For today’s prep, I’m going to zoom in on the part that I italicized about the “unpublishable journal.” Writing in this way has (at least) two benefits.

1.    It helps you get out of your own way on the page.

2.   It helps you with characterization.

Characterization might employ some stats and attributes—At seventy years old, Charlie was still tall, and he had most of his hair, even if it was a little wispy. In the park, the wind kept blowing his hair over his eyes as he watched a little kid drag his heel over an anthill, slowly leveling an entire civilization.—but that’s not really the essence of characterization. Deep characterization is about personality and sensibility. To really know Charlie, we have to see the world through his eyes. If we know how he thinks and feels about things, we’ll know him.

There should really be two sets of parks, thought Charlie. One for kids and one for everyone else. Not that he could say this out loud. Everyone would think he was an asshole. They wouldn’t think badly of the little tyrant who was currently tossing fistfuls of sand up into the wind—no, that boy was a precious innocent, but if Charlie dared to object to getting sand in his eyes, then he was the asshole.

For today’s prep, I want you to write one unpublishable page about “what you think about things, what you think is fair and what you think is unfair.” You’ll be writing from your own perspective for this page, but this kind of writing will teach you something about writing from a character’s perspective later on.


Look over the story/essay-ideas you’ve already generated (e.g. from the “I remember” exercise, or the map of your neighborhood, or from “Writing with the Body,” or any of the other exercises). Pick one to work on today. Don’t put too much pressure on this step. Just see what draws your attention. If you’re fired up and ready to go with your notes, set your timer for somewhere between 30 and 60 minutes (your choice) and jump in.

If you’d like a little more structure first, you might spend a few minutes generating some questions about your story/essay-idea to answer in your notes. For example, these are some questions I might generate about my project:

What does Smee look like as a boy?

How did he get to Neverland?

What was his childhood like before he came to Neverland?

In other words, design your own prompts for guided freewriting.


How did this go today?
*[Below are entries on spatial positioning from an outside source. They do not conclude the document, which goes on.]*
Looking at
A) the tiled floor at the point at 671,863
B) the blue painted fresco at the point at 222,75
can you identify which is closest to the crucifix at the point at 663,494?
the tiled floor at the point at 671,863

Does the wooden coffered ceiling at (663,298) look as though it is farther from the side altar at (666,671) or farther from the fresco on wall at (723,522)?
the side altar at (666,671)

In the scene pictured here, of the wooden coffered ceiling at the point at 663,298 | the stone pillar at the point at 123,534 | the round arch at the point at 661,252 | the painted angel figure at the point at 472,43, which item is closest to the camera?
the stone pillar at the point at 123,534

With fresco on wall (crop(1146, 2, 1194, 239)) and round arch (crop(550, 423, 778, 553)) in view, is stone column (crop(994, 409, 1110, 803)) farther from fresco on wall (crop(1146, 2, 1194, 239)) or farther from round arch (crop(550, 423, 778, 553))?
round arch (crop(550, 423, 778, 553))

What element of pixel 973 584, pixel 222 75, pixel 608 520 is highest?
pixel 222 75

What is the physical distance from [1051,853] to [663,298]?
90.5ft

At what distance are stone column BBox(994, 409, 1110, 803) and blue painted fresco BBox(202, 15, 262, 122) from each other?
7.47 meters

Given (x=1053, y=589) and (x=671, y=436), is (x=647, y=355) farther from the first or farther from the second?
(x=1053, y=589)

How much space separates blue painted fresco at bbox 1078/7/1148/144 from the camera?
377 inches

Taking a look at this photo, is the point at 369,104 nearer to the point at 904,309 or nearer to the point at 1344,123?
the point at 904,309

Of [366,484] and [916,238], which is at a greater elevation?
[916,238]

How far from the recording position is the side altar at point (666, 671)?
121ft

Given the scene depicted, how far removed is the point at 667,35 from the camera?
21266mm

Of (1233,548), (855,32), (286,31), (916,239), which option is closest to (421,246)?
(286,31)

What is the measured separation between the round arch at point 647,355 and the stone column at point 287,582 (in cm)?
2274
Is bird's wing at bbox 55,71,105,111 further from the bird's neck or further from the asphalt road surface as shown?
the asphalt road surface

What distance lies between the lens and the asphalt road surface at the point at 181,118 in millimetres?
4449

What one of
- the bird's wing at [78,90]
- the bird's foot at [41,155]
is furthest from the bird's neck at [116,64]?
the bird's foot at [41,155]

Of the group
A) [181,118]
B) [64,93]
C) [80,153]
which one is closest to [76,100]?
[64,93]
What worked well, what didn’t work so well?

Describe the conditions of your writing session today. What conditions worked with you; what conditions worked against you?

How about internal conditions? Are there any ways in which you’re working against yourself (e.g. criticizing yourself, or rushing, or distracting yourself, etc.)?

If you were to try these notes toward a draft again, what might you do differently?

Make an X through day 7 and jot down how much time you took with this session.